AI/ML Voice Cloning and Transcribing on your Fingertips.
AI/ML Techniques in Emotion-Preserving Multilingual Video Translation for Practical Cross-Cultural Communication
A free, fully responsive AI/ML solution created by
Kevin Gomes
and Major Project Group no. 2 (Aditya Yadav, Akshit Kumar Tiwari,
Harsh Anand Gupta).
AI/ML Techniques in Emotion-Preserving Multilingual Video Translation for Practical Cross-Cultural Communication
The initial step involves extracting the video and audio from the input video file using the FFmpeg library. The output includes separate video and audio files.
The code utilizes the noisereduce library to remove background noise from the extracted audio. The cleaned audio is saved as "vocals.wav."

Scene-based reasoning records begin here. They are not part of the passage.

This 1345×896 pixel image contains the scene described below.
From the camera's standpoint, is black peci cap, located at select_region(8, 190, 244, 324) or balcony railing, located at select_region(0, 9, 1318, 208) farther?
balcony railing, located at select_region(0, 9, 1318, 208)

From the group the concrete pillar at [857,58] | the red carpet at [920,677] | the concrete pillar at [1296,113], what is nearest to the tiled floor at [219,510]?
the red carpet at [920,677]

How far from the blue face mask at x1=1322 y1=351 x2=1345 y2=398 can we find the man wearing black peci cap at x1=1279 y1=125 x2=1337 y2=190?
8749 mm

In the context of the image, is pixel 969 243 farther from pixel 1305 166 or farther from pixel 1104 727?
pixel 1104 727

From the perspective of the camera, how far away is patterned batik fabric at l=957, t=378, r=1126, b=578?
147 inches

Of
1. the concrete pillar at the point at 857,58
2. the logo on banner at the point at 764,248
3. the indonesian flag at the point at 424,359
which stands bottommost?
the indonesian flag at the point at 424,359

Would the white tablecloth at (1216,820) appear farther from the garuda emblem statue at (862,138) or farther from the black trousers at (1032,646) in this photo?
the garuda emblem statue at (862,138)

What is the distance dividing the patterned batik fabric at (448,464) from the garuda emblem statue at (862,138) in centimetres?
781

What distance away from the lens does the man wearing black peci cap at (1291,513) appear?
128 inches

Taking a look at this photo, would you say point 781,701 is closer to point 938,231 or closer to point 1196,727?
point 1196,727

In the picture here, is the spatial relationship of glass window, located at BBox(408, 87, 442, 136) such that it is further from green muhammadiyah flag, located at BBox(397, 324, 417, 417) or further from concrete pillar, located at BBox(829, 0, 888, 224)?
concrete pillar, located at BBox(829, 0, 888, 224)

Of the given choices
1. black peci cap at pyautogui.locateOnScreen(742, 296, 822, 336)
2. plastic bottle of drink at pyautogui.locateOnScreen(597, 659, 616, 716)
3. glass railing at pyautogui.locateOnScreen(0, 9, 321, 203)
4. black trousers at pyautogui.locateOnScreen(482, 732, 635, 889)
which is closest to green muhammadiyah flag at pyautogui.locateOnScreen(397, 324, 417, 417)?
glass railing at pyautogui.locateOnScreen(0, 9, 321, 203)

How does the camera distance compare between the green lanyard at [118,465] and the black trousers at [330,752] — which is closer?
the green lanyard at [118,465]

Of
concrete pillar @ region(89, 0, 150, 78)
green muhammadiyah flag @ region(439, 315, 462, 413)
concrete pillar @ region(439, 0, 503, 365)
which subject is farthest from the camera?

The cleaned audio is transcribed using the Google Speech Recognition library. The transcribed text is then translated into the target language using the translate library. The translated text is saved to a file named "vocal_text.txt."
The code employs a multilingual text-to-speech (TTS) model to convert the translated text into speech. The TTS model used is "xtts_v2," and the generated speech is saved as "output.wav."
Finally, the script merges the original video with the synthesized multilingual audio to create the final output video file named "Final_output.mp4."
What you get, is the Same video, with the same audio, but in a different language. Isn't that cool?